River Fund celebrates 30 years of giving back

By Evan Triantafilidis


The River Fund celebrated 30 years of charitable nonprofit work with its Thanksgiving turkey distribution in Richmond Hill.

It may have been just another week of giving back for Swami Durga Das, founder and CEO of the River Fund Food Pantry, which served over 2,000 families in Queens on Saturday. With several blocks of people lined up for food, a milestone was celebrated for the organization’s ongoing fight against poverty.

“It’s really all about caring for our fellow New Yorkers and how we balance their lives out and make it a little bit more palatable to live through poverty,” said Das. “Two-thousand people shouldn’t be in line getting groceries, but they are.”

Starting with 12 dozen cookies, the nonprofit was founded in 1991 to focus primarily on the HIV/AIDS epidemic. Years later, the River Fund shifted their focus to tackle the epidemic of poverty.

Today, the River Fund serves about two-million pounds of food a month, feeding about 3,000 households a week. With mobile and home-delivery programs, along with a Benefits Access Center, the nonprofit has served as a vital lifeline for the Southeast Queens community.
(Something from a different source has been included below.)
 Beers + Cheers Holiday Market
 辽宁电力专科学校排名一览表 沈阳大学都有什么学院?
Das was honored with multiple proclamations and awards from elected officials, including the offices of Councilwoman Adrienne Adams, councilwoman-elect Lynn Schulman, Assemblywoman Jenifer Rajkumar, and the Mayor’s Community Affairs Unit.
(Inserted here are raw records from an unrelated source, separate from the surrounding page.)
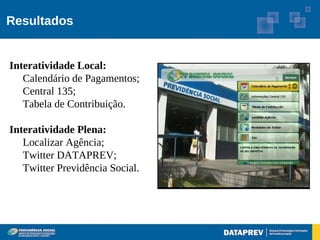 Resultados


Interatividade Local:
   Calendário de Pagamentos;
   Central 135;
   Tabela de Contribuição.

Interatividade Plena:
   Localizar Agência;
   Twitter DATAPREV;
   Twitter Previdência Social.
 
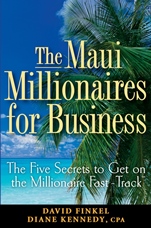 The Maui Millionaires for Business: The Five Secrets to Get on the Millionaire Fast Track - ISBN 9780470164952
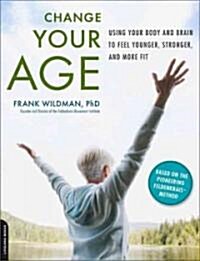 Change Your Age: Using Your Body and Brain to Feel Younger, Stronger, and More Fit (Paperback)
“He serves my constituents day in and day out,” said Rajkumar. “He’s been an incredible partner.”

Schulman and Rajkumar praised the ongoing work of the nonprofit, adding that the pandemic exacerbated the cycle of poverty. To their point, the River Fund quadrupled its numbers during the middle of the pandemic. More recently, Das says that the need has gone up even further.
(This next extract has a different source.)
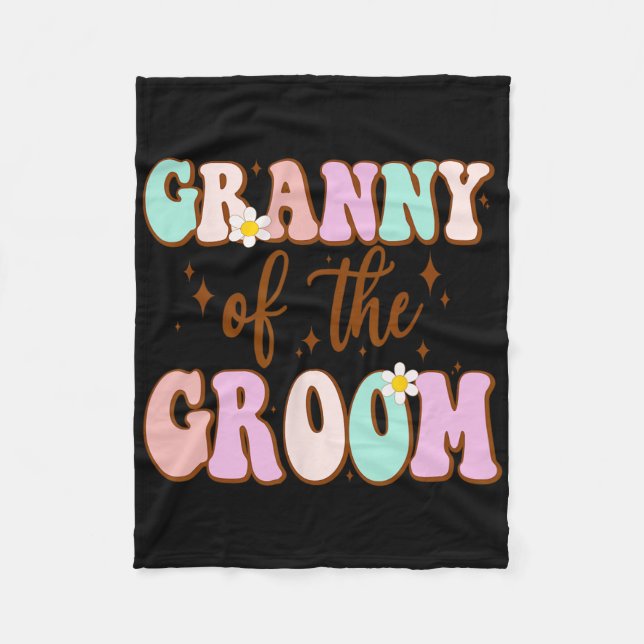 Groovy Granny Of The Groom Wedding Shower From Gro Fleece Blanket (Front)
“In the last six months, we thought it would come down or balance out,” said Das. “It’s been just the opposite.”

The organization also promotes the importance of education, and offers scholarship, mentoring, behavioral and tutoring programs.

“You want to know a family and see what they’re going through, and you want to make sure that each person in the family is cared for in some way,” said Das. “That’s how you change poverty.”